As before, the query defines the CTE named april_may_sales as a virtual table containing the average sales for April and May.

It then defines a new CTE named comparison, which contains a comparison of the June totals by customer against the contents of april_may_sales.

Finally, the main query combines the data in the comparison virtual table with data from the customer table.

The result set looks like this:

customer_id	name	age	state	prev_avg	jun_total	percent_change
1	John Smith	30	KY	450.00	700.00	55.56
88	Tinashe Mpofu	50	ID	425.00	500.00	17.65
345	Jennifer Perry	26	HI	125.00	750.00	500.00

PostgreSQL CTE in Data Manipulation Language

Let’s now look at data manipulation statements like INSERT, UPDATE, and DELETE.

One of the limitations of CTEs is that you can’t use them directly in place of a value in an UPDATE statement in the same way that you can with a subquery.

Let’s say you wanted to update the balance in the customer table by adding in the value of all the June orders. With ordinary subqueries, you can do something like this:

UPDATE customer 
SET balance = balance + 
(select SUM(value) FROM order_summary 
WHERE customer.customer_id = order_summary.customer_id
   AND EXTRACT (MONTH from order_date) = 6);

You can’t do that with a CTE. What you can do, however, is use the following syntax:

WITH cte_name AS (select_statement)
UPDATE tablename 
SET column_name_1 = column_name_2
FROM cte_name 
WHERE join_clause;

cte_name is the name you’ll use to refer to the ‘table’ created by the CTE.
select_statement is the statement you’ll use to populate the CTE.
column_name_1 is the column name in the main table that you want updated.
column_name_2 is the column name in your CTE that you’ll use to set the new value.
join_clause specifies the condition you’ll use to join the two tables.

The following query adds the total June orders from the order_summary table to the balance in the customer table:

WITH june_total AS
(SELECT 
   customer_id, 
   SUM(value) AS jun_tot
 FROM order_summary WHERE EXTRACT(MONTH FROM order_date) = 6
 GROUP BY customer_id
)
UPDATE customer
SET balance = balance + jun_tot
FROM june_total 
WHERE customer.customer_id = june_total.customer_id;

First, the WITH clause creates a pseudo-table named june_total.

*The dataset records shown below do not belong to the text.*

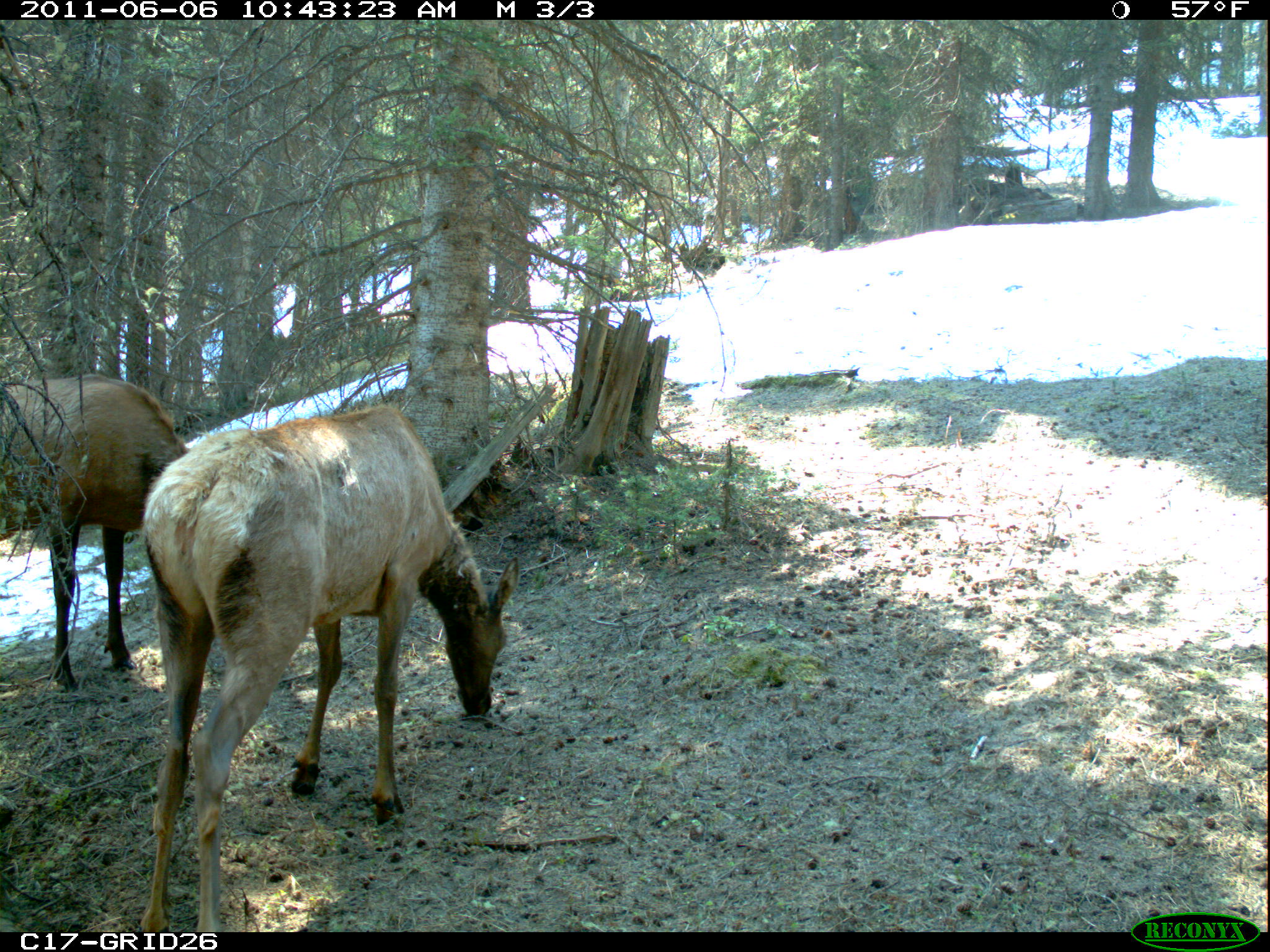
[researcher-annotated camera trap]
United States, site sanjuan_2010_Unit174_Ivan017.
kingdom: Animalia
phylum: Chordata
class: Mammalia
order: Artiodactyla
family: Cervidae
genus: Cervus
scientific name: Cervus elaphus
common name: red deer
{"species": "Cervus elaphus (red deer)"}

It contains totals by customer_id of orders where the month of order_date is 6.

Next, the column jun_tot from this table is used to increase the balance where customer_id matches between the two tables.

The table customer now contains the following data:

customer_id	name	date_of_birth	state	balance
1	John Smith	5/7/1994	KY	1000
2	Shamila Patel	14/3/2006	CT	1000
88	Tinashe Mpofu	17/4/1974	ID	500
345	Jennifer Perry	21/10/1998	HI	850
657	Sarah Jones	25/4/1984	KY	570

You can also use CTEs to insert or delete rows in the same way.

Recursive Queries

Recursive queries are a feature of CTEs. These queries let you loop from a single base query to repetitively carry out a specified task. They are especially useful for querying hierarchical data such as organizational structures and bills of materials.

A full cover of recursive queries is beyond the scope of this article. We’ll just look at the syntax and a simple example. For more details, have a look at What Is a Recursive CTE in SQL, which gives a full explanation and several examples.

The syntax of recursive queries in PostgreSQL is:

WITH RECURSIVE cte_name AS 
(query_1 UNION query_2)
query_3;

The keyword RECURSIVE indicates that this is a recursive query.
query_1 is the base query, or starting point. For example, suppose you’re working with an organizational structure. In that case, query_1 could be a query that selects the top-level manager from an employee file.
query_2 is the recursive query. This query will be repeated until no more rows meet the criteria specified in the WHERE It can reference the last row added to the result set to pick up data. This could be used to find all employees who report to a manager.
UNION combines the results. If you use UNION ALL, duplicates will be retained; otherwise they will be omitted.
query_3 is used to return the final result set. It can reference the virtual table created by the CTE.

Let’s think about an example of an employee table where employee records have a field identifying the manager they report to. What actually happens if you use a recursive query to navigate this hierarchy?

The results of the base query are added to the virtual table. The base query extracts the employee record of the CEO. The database engine then uses this row to find all rows that match the criteria of the recursive part of the query. This will be all employees who report directly to the top-level manager.

For each of these records in turn, the engine will find all employees who report to that person. This is repeated until there are no more employees who meet the condition.

Let’s look at a simple example. A firm of IT consultants has several ongoing projects, and their policy is to schedule weekly progress meetings for each project. A table named projects holds details of new projects. A sample from this table looks like this:

proj_name	start_date	end_date	meet_day	meet_time
Online Shopping	2024-05-01	2024-08-29	2	09:00
Customer Migration	2024-04-01	2024-05-16	4	15:00

The firm wants to create details of scheduled meetings in a table named meetings; this information will be used to send out reminders and book a venue each week. The column meet_day holds the day of the week when meetings will be scheduled. It’s stored as a day number within the week, where 0 represents Sunday.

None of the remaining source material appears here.